> **Extrait fourni**:
En tout état de cause,
- Débouter les intimés de l'ensemble de ses demandes fins et conclusions,
- Ordonner que tous les dommages et intérêts exigibles à compter de la signification du jugement produisent intérêt au taux légal.
- Condamner solidairement la SCP Océan notaires, Maîtres [L] [J], [T] [F], [Y] [M], [A] [C], [H] [D], [X] [J] et [P] [G] à payer à Maître [L] [K] la somme de 10.000 € au titre de l'article 700 du Code de procédure civile,
- Condamner solidairement la SCP Océan notaires, Maîtres [L] [J], [T] [F], [Y] [M], [A] [C], [H] [D], [X] [J] et [P] [G] aux entiers dépens de l'instance.
La SCP Océan Notaires, Maîtres [J], [F], [M], [C], [D], [J] et [G], par dernières conclusions RPVA du 14 septembre 2023, demandent à la cour de :
- Débouter Maître [K] de l'ensemble de ses demandes, fins et prétentions,
- Confirmer en conséquence le jugement entrepris en toutes ses dispositions,
- Recevoir la demande reconventionnelle des intimés.
Y ajoutant,
- Condamner l'appelant à payer à chacun des intimés la somme de 4.000 € pour procédure abusive,
- Condamner l'appelant à payer à chacun des intimés la somme de 5.000 € au titre de l'article 700 du Code de procédure civile,
- Condamner également le même aux entiers dépens d'appel dont distraction au profit de la SELARL cabinet d'avocats genty, avocat aux offres de droit.

Données extraites d'une collection
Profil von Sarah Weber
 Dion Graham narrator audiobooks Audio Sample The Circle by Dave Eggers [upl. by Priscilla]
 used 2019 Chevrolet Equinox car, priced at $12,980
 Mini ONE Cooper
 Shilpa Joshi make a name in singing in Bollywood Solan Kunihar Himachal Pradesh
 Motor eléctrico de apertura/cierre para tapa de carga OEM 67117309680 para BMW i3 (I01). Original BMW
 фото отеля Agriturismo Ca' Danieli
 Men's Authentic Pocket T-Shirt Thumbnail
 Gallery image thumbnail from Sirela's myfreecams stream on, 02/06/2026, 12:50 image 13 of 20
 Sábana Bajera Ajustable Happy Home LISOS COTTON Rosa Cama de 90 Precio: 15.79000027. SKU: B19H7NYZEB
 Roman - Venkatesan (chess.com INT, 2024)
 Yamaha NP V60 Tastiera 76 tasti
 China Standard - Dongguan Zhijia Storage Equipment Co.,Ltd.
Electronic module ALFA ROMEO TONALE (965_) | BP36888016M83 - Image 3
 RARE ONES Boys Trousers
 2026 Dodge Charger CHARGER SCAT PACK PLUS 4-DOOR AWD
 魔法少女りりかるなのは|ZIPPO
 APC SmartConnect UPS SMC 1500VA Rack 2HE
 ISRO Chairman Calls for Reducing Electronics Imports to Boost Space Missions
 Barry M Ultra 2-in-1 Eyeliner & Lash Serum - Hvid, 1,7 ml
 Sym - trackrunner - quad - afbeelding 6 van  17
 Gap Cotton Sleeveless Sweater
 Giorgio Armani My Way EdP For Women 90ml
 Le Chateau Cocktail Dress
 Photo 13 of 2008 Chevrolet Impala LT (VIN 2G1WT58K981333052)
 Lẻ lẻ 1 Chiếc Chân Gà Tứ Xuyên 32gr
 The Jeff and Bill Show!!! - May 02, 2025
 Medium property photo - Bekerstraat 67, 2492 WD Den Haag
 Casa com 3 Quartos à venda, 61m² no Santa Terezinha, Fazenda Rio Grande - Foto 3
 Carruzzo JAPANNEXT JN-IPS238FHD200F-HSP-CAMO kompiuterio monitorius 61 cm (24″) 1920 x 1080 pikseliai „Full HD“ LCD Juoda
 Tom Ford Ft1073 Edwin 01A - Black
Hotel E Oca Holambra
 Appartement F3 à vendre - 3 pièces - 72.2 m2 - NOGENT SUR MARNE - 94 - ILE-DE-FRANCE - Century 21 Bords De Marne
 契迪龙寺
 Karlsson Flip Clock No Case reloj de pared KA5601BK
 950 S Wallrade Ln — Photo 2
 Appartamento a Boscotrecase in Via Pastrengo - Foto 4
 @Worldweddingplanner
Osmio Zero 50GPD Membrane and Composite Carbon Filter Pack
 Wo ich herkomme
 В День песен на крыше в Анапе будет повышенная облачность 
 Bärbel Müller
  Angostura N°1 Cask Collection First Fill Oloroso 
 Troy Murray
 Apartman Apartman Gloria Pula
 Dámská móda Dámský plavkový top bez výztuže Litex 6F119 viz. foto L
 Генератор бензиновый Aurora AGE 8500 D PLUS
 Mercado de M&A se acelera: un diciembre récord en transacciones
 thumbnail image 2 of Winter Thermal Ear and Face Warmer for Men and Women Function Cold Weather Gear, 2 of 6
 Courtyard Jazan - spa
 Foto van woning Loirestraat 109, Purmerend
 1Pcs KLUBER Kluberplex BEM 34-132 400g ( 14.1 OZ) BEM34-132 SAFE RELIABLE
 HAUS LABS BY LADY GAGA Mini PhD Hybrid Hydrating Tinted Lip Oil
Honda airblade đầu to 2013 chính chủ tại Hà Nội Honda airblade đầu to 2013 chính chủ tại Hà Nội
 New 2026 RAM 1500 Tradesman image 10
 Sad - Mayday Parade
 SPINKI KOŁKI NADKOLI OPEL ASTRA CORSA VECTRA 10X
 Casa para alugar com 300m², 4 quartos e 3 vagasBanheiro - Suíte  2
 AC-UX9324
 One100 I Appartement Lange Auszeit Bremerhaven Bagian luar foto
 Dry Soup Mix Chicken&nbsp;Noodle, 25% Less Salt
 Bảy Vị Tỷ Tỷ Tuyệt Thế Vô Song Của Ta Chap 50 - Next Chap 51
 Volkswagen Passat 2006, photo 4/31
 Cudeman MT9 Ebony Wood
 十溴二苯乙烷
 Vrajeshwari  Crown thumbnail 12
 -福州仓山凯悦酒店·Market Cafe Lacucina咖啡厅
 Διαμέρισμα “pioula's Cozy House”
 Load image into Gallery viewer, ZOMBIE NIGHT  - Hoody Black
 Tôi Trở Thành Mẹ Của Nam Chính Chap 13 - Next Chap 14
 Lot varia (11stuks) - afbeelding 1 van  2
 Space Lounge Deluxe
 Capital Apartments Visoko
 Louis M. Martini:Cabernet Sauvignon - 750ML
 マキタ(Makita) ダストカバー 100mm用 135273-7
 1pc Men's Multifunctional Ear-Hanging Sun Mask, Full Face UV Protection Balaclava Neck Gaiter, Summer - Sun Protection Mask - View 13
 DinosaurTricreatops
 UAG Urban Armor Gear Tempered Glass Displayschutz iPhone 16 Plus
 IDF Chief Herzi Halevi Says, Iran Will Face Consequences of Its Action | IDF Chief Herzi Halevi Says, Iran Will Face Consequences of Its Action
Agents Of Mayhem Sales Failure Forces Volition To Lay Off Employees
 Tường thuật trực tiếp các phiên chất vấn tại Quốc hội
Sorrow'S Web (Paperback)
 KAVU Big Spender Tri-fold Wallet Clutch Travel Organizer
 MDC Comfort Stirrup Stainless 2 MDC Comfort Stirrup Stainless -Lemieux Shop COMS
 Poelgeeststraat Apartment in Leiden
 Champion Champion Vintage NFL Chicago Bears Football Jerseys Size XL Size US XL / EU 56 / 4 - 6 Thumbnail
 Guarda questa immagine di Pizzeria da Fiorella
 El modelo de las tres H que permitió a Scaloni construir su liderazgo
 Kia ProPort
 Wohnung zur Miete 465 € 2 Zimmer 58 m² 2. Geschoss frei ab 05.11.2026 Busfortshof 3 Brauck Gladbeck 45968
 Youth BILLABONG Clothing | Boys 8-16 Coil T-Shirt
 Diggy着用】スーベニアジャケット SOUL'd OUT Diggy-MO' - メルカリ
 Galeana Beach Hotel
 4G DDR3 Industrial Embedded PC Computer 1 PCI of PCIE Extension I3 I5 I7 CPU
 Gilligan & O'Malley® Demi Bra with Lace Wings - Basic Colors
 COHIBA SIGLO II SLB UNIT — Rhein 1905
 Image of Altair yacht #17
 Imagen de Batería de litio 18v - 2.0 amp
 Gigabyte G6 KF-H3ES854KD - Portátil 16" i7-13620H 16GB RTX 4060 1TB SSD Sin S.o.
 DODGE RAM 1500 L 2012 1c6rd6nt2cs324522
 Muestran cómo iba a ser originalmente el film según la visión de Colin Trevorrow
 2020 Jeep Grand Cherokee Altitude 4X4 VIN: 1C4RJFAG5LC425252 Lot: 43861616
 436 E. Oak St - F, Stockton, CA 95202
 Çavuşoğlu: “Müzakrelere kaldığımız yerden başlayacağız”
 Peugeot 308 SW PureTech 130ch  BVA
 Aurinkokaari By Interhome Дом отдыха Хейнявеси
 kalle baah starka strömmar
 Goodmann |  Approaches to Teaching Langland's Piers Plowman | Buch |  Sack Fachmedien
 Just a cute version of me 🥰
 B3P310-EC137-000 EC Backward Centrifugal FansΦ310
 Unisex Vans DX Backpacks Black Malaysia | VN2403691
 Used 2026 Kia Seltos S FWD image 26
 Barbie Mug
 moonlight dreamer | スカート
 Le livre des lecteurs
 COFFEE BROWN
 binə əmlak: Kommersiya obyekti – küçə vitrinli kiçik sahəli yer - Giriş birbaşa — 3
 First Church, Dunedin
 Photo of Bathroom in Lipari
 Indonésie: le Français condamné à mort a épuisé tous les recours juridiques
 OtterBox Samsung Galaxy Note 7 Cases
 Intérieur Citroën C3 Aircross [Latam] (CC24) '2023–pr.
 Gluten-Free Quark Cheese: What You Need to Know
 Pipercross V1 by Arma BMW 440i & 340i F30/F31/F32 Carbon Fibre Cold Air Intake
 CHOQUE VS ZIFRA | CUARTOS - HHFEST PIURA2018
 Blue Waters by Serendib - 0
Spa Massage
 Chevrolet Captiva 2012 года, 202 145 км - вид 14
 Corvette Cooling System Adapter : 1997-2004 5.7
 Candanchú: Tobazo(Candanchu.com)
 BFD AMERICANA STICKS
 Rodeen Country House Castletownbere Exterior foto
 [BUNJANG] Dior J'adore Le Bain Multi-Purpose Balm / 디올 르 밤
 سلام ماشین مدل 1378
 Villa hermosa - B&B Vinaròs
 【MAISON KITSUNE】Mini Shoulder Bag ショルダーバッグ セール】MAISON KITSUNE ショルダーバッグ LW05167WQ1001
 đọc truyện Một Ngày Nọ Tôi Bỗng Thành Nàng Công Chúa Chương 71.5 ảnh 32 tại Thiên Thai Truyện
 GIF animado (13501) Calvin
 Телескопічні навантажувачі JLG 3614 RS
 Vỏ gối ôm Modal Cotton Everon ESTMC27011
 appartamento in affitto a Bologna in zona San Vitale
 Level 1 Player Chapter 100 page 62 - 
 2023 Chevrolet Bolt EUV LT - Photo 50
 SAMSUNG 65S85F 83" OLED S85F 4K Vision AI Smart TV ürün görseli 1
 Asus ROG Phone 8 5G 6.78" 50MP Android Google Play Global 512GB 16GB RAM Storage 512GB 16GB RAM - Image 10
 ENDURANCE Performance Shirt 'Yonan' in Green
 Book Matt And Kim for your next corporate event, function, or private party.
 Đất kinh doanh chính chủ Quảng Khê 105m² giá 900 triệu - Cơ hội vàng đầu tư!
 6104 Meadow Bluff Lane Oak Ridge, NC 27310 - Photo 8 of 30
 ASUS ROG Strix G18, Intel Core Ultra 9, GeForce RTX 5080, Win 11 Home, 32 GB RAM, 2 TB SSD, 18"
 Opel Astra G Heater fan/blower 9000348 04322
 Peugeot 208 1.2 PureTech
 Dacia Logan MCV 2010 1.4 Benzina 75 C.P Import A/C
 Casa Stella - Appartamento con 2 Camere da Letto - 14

> **Consignes**:
[1] Relevez toutes les sommes d'argent mentionnées dans l'extrait.
[2] Reprenez mot pour mot le passage de l'extrait en commençant par « En tout état » et en terminant par « dépens de l'instance. ».

> **Corrigés**:
[1]
10.000 €
4.000 €
5.000 €

[2]
En tout état de cause,
- Débouter les intimés de l'ensemble de ses demandes fins et conclusions,
- Ordonner que tous les dommages et intérêts exigibles à compter de la signification du jugement produisent intérêt au taux légal.
- Condamner solidairement la SCP Océan notaires, Maîtres [L] [J], [T] [F], [Y] [M], [A] [C], [H] [D], [X] [J] et [P] [G] à payer à Maître [L] [K] la somme de 10.000 € au titre de l'article 700 du Code de procédure civile,
- Condamner solidairement la SCP Océan notaires, Maîtres [L] [J], [T] [F], [Y] [M], [A] [C], [H] [D], [X] [J] et [P] [G] aux entiers dépens de l'instance.